Uzak bir dağ köyünde yaşlı bir çiftçi ve ailesi yaşıyordu. Nesiller boyunca dış dünya ile neredeyse hiçbir bağlantıları olmadan kendi kendilerine yeten bir yaşam sürdüler. Yaşlı çiftçi dış dünyanın tehlikeler ve ayartılarla dolu olduğuna ve barışçıl küçük köylerinin en güvenli sığınak olduğuna inanıyordu. Çocuklarını atalarından kalma yaşam tarzına bağlı kalmaları ve kolayca köy sınırlarının dışına çıkmamaları konusunda uyardı. Çocuklar bu öğütleri dinleyerek büyüdüler; dünyaları bu küçük köydu ve dışarıdaki her şeye karşı hem meraklı hem de korkuluydu. Ta ki bir gün şehirden bir yabancı köye sapana kadar; ve köylülere dış dünyayı gösterdi: gelişmiş teknoloji, konforlu yaşam ve zengin, renkli bir kültür. Köylüler ilk kez geçmiş yaşamlarının ne kadar dar ve geride kaldığını fark ettiler. Yaşlı çiftçi de geçmişteki kapalı kapı politikasını yeniden düşünmeye başladı. Dış dünya ile etkileşim kurmanın illa tehlike anlamına gelmediğini, aksine ilerleme ve gelişme getirebileceğini fark etti. O zamandan beri küçük dağ köyü artık kendini dışarıdan soyutlamadı ve köylüler dağları terk edip dış dünyayı kucaklamaya başladılar. Yeni teknolojiler öğrendiler, yeni pazarlar geliştirdiler ve bunun sonucunda hayatları kökten değişti.

Usage

常用于形容人或组织保守,不愿与外界交流,或国家政策封闭的情况。

cháng yòng yú xíngróng rén huò zǔzhī bǎoshǒu, bù yuàn yǔ wàijiè jiāoliú, huò guójiā zhèngcè fēngbì de qíngkuàng.
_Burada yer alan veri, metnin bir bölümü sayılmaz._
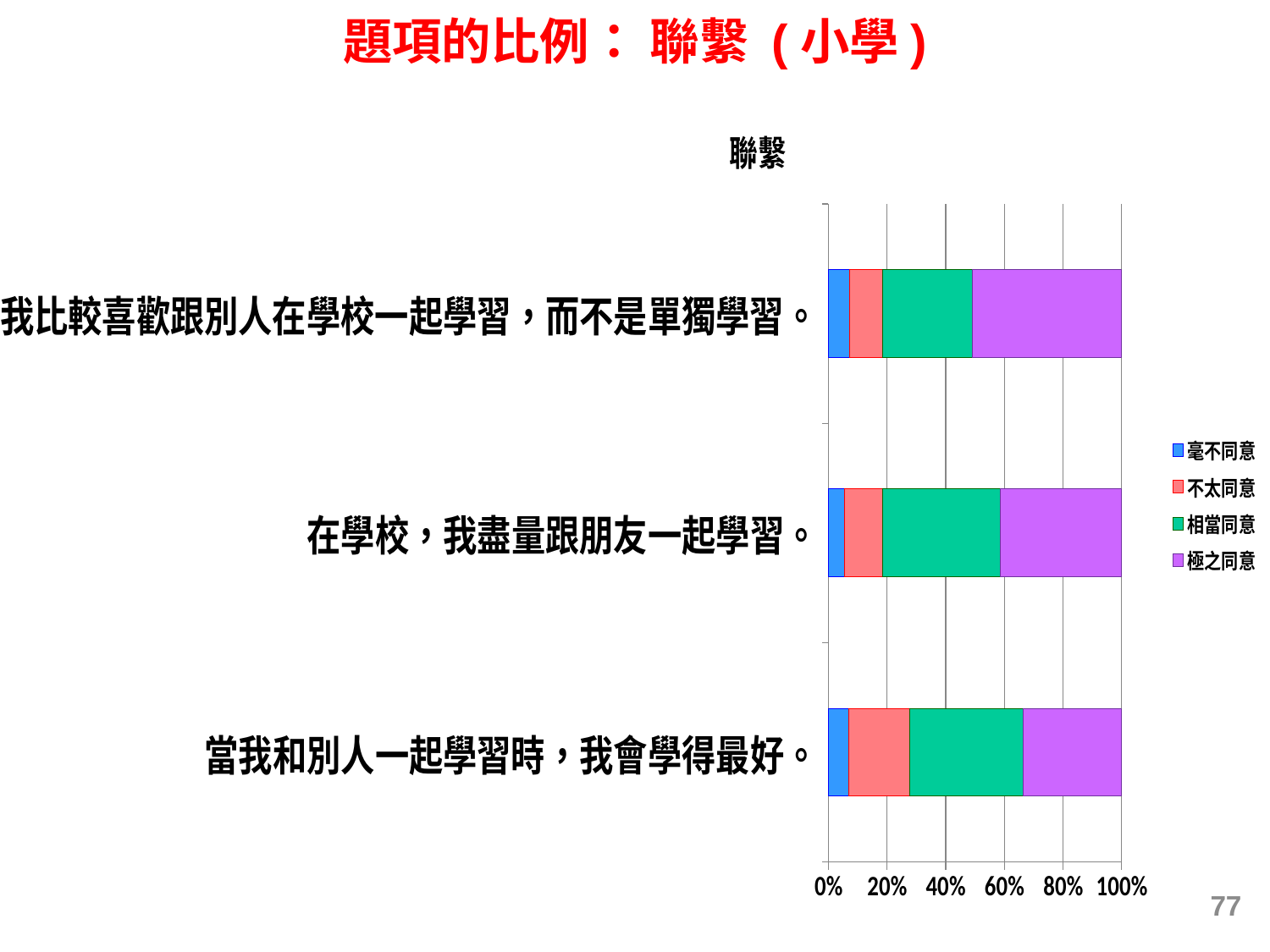
Which statement has a larger 極之同意 share: 「我比較喜歡跟別人在學校一起學習，而不是單獨學習。」 or 「當我和別人一起學習時，我會學得最好。」? 我比較喜歡跟別人在學校一起學習，而不是單獨學習。 What kind of chart is shown on the slide? Stacked bar chart Which legend entry is shown in purple? 極之同意 Which statement has the largest 不太同意 share? 當我和別人一起學習時，我會學得最好。 How many statements (categories) are plotted in the chart? 3 What is the title of the chart? 聯繫 Is the 極之同意 share for 「在學校，我盡量跟朋友一起學習。」 greater or less than 60%? less Is the 極之同意 share for 「當我和別人一起學習時，我會學得最好。」 greater or less than 40%? less Which statement has the largest 極之同意 share? 我比較喜歡跟別人在學校一起學習，而不是單獨學習。 Is the 相當同意 share for 「我比較喜歡跟別人在學校一起學習，而不是單獨學習。」 greater or less than 20%? greater How many series does the legend list? 4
Genellikle muhafazakar ve dış dünya ile iletişim kurmaya isteksiz olan kişileri veya kuruluşları veya kapalı bir ulusal politika durumunu tanımlamak için kullanılır.

Examples

  • 这个公司闭关自守,不愿与其他公司合作,最终错失了良机。

    zhège gōngsī bì guān zì shǒu,bù yuàn yǔ qítā gōngsī hézuò, zuìzhōng cuòshī le liángjī.

    Bu şirket dış dünyaya kapalı ve diğer şirketlerle işbirliği yapmaya isteksiz, bu da sonunda iyi fırsatları kaçırmasına neden oluyor.

  • 他性格内向,闭关自守,很少与人交往。

    tā xìnggé nèixiàng, bì guān zì shǒu, hǎo shǎo yǔ rén jiāowǎng.

    O içine kapanık, yalnız ve nadiren başkalarıyla etkileşim kuruyor.